Once Upon a Broken Heart
Chapter 19
Chapter 19: After
Corvin testified at nine in the morning.
Isla was there. Cassian stood at the back of the chamber in the particular way of someone who was present without participating—the old Fate quality, the observer quality, that she now understood differently than she had in September. He wasn't there as the Prince of Ruin. He was there because she'd asked him to come, and he'd said yes.
Corvin was very calm. He had the quality of a man who had made his accounting and was prepared for the result. He told the chamber what he'd done and why and what Hunger had promised and what Hunger had given. He spoke Soren's name. He spoke the name of the murder clearly and without embellishment, in the language of a man who had decided that accuracy was the last right thing he could do.

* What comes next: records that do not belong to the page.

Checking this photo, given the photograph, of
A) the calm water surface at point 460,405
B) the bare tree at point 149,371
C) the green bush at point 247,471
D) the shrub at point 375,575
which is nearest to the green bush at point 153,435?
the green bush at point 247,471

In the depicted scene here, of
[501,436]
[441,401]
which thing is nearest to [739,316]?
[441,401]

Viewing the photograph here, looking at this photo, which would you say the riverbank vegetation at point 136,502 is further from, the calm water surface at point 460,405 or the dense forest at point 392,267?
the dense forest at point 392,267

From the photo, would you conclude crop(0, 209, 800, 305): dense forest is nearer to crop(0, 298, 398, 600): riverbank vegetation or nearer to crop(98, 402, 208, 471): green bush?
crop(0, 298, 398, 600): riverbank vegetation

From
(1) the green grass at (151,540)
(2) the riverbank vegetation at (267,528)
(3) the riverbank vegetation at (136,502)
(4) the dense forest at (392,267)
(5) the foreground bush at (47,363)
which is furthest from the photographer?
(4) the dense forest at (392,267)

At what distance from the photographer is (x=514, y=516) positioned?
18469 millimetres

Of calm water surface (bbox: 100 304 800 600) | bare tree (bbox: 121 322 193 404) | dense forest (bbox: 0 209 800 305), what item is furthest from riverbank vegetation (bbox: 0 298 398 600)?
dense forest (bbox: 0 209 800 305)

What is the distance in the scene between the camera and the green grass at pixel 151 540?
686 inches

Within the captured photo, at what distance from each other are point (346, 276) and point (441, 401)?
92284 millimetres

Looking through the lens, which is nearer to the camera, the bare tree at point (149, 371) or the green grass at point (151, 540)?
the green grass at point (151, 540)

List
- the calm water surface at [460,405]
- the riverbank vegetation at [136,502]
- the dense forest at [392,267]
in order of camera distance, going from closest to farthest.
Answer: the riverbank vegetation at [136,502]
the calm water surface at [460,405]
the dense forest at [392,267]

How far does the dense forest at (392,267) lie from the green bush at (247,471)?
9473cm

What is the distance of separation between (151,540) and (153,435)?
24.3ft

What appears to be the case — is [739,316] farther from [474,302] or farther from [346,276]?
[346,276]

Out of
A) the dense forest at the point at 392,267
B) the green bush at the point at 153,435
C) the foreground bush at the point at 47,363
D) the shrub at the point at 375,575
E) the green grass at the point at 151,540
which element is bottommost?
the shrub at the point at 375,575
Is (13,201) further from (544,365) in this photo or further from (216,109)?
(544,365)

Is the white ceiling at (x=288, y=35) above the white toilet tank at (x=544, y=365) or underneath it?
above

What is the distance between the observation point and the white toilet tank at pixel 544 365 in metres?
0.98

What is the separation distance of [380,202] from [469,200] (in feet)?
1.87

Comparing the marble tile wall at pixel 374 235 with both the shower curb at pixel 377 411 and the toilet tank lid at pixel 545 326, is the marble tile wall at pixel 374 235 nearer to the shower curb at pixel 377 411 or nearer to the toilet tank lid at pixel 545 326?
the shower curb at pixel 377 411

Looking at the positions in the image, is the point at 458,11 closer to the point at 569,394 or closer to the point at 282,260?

The chamber was very still.
Petra was there, in the public gallery. She sat next to Soren, who had come out of the vacant studio that morning with the manner of a man who had been indoor for two weeks and was prepared for consequences. He held Petra's hand. Petra let him.
The legal process moved with the particular efficiency that capital cases achieved when the evidence was clear and the outcome was obvious. Petra's name was formally cleared before the noon bell. The case was redirected. Corvin was taken into custody.
In the corridor afterward, Petra stood with Soren and looked at her sister.
"Done?" she said.
"Done," Isla said.
Petra looked past her at Cassian. Cassian looked at Petra. The exchange that happened between them was brief and—Isla thought, watching it—contained an entire conversation conducted without words, the way significant things sometimes were.
Petra nodded once.
Cassian nodded back.
Petra turned to Soren. "We're going to celebrate," she said. "The expensive bread from the good bakery."
"Petra," Soren said, "I've been eating palace bread for six years. Your definition of expensive bread may need calibrating."
"I like him," Isla said to Cassian, as they watched Petra and Soren move toward the exit.
"He's precise," Cassian said. "And earnest. I find that—" A pause. "I find that easier to be around than I used to."
She looked at him.
"Things that are genuine," he said. "I find I can—be present with them. Without the Fate's distance." He paused. "This is very new."
"How does it feel?" she asked.
He thought about it. "Strange," he said. "And—" He stopped. "Better than the alternative."